| Title: Discipline (2025) Author: Marc Avery Publisher: Black Odyssey Media Book jacket: Two homicide detectives track a brazen killer who’s dropping bodies at historical Philadelphia landmarks in this action-packed crime thriller. Joe says: This is a premise that could easily fall into cliché, but Marc Avery brings the heat with electric street slang, Philly-specific flair, and an explosive hyperbole. |
Back in 1987, Lethal Weapon exploded the buddy-cop formula with bravado, booze, and bullets. The movie jammed together a number of urban cop themes and motifs that are now seen as cliché tropes. Two cops who can’t stand each other. A commanding officer who’s had enough. A smooth-talking villain with a vendetta. At the time, Dick Donner and Shane Black’s take was excessive, fresh, naughty, and fun. Decades later, those same tropes can feel as worn and tired as the Sixers without Joel or Tyrese.
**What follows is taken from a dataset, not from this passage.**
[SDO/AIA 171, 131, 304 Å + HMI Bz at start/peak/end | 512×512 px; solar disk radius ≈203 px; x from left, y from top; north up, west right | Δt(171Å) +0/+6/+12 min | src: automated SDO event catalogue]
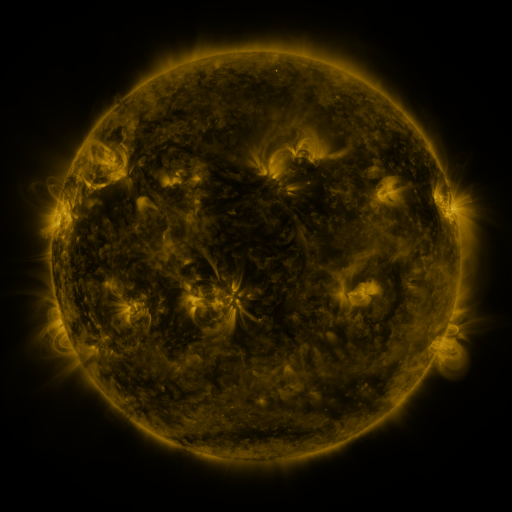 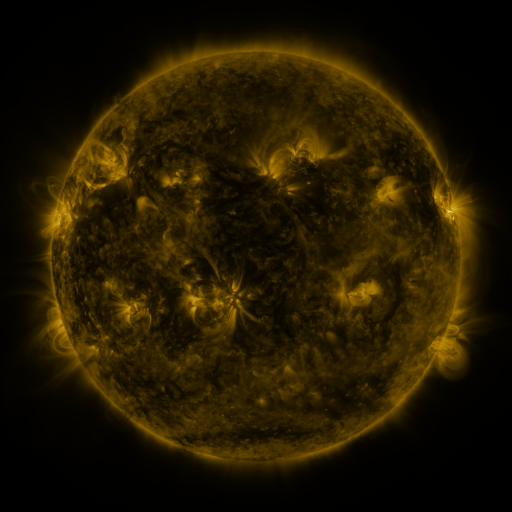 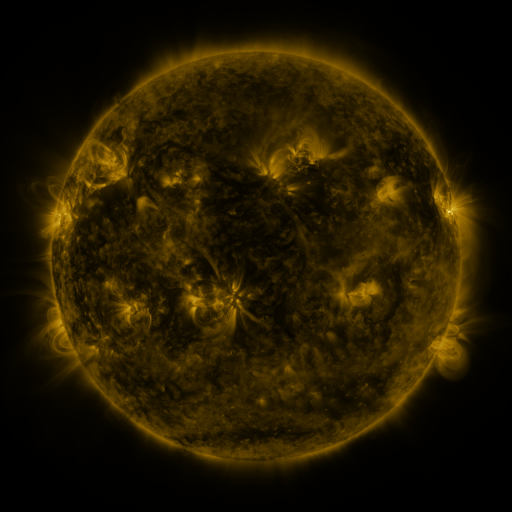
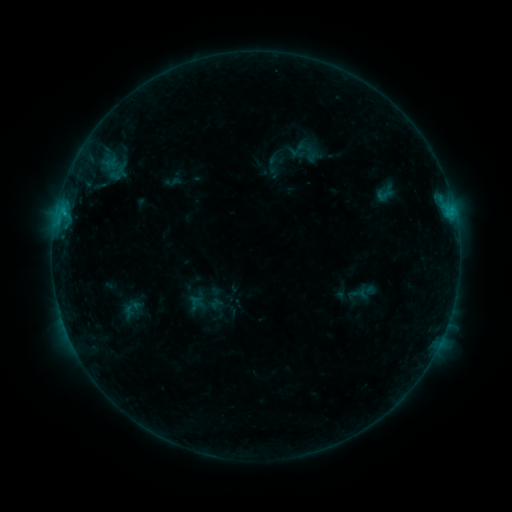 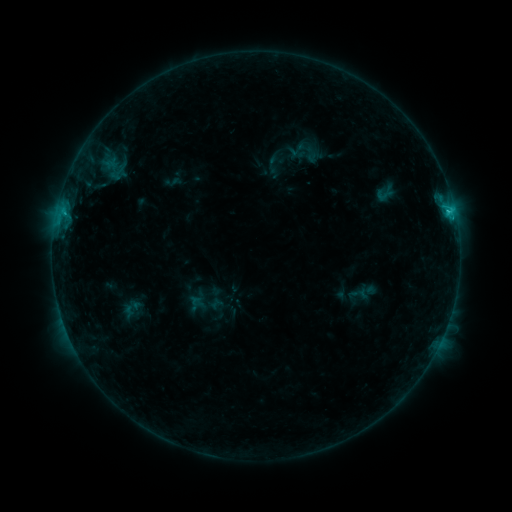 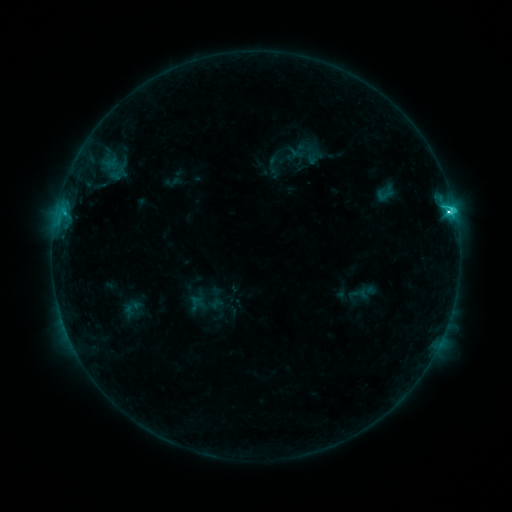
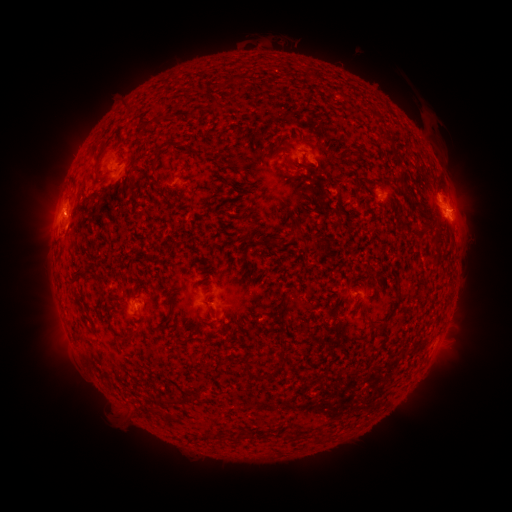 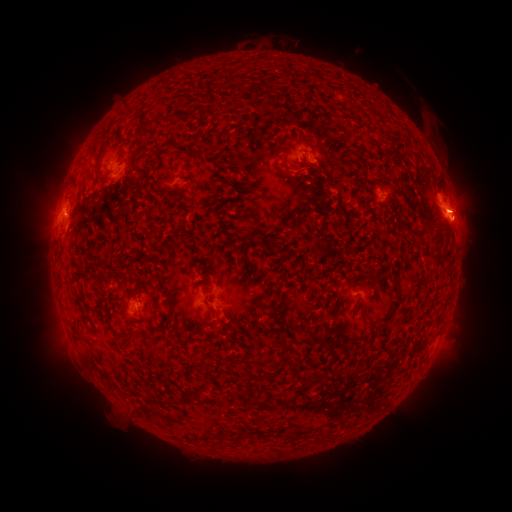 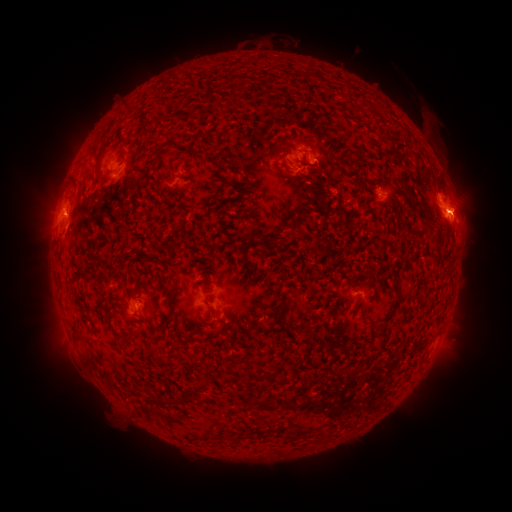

Enter Discipline by Philadelphia native Marc Avery. On the surface, Avery’s setup hits familiar beats: two mismatched detectives chasing a killer through city streets, dodging bureaucracy, nursing personal demons, and exchanging tough-guy banter while the body count climbs. Yes, this is a premise that could easily fall into cliché, but Avery brings the heat with electric street slang, Philly-specific flair, and an explosive hyperbole that gives the genre a sharpness to its pulse.
Set amidst both the gritty corners and historic landmarks of the City of Brotherly Love, Discipline features anything but. The title refers to a former street hustler turned revenge-driven killer done wrong and imprisoned away by a corrupt badge. Yet all his time in lockup did was give Discipline time to plan. Upon his release, he decides to take out his anger in the most murderous of fashion, killing all those responsible for his capture and incarceration. His message becomes loud and public. Bodies start turning up at recognizable sites: Rittenhouse Square, the Franklin Institute, 30th Street Station, even Independence Hall. Seems like the only landmark spared is Citizens Bank Park.
On the case are Detectives Aaden Bravo and Christian Bennett – two Philly cops with enough chemistry in their kit to light a raging fire. Bravo’s working through a bitter divorce while Bennett does his best to keep online sporting apps in business. They are flawed, they are wounded, they are good cops on a bad beat. And they might be the only ones who can stop the city from bleeding out.

Avery works through his story like a blue-collar tradesman: steady, no-nonsense, and hands-on. He hits all the beats to satisfy the genre requirements. Yet while working around those big beats, Avery charms in some pure magic. When Bravo and Bennett drop the posturing and just talk, the dialogue slips into something looser, funnier, more alive. These moments don’t just elevate the characters, they hint at what Avery is capable of when he leans into rhythm over routine. When the slang increases, the narrative dances.
The villain, too, is more than a plot device. While Bravo and Bennett posture like Crockett and Tubbs, Discipline the character is given real depth. He’s not creepy and sinister like Seven’s John Doe or the chaos engine of Nolan’s Joker. He’s a man who believes he’s been wronged by the system, and Avery doesn’t shy away from giving his motivations weight. In some moments, Discipline feels more grounded, more purposeful, than the detectives trying to bring him down.
If there’s any fault with the read, it’s that Discipline sometimes plays it too straight. The plot’s procedural spine is solid, but also rigid. We have all stood at attention with the likes of this before. The book needed more of those relaxed, swaggering moments. Avery is at his best when the story breathes and the prose pops.

Discipline is a fun, easy read. Marc Avery is a young writer with a distinct voice, a sharp ear for street dialogue, and an instinct for pacing that keeps things moving. He’s clearly refining his craft, but the talent is there and Avery is damn hungry. With his Philly roots and hard-boiled style, he’s a natural fit for fans of S.A. Cosby or Walter Mosley, carving out his space in modern crime fiction one body at a time.
Marc Avery may be just getting started, but if Discipline is a sign of talent, he’s already on the move… and well beyond the traffic of the Schuylkill.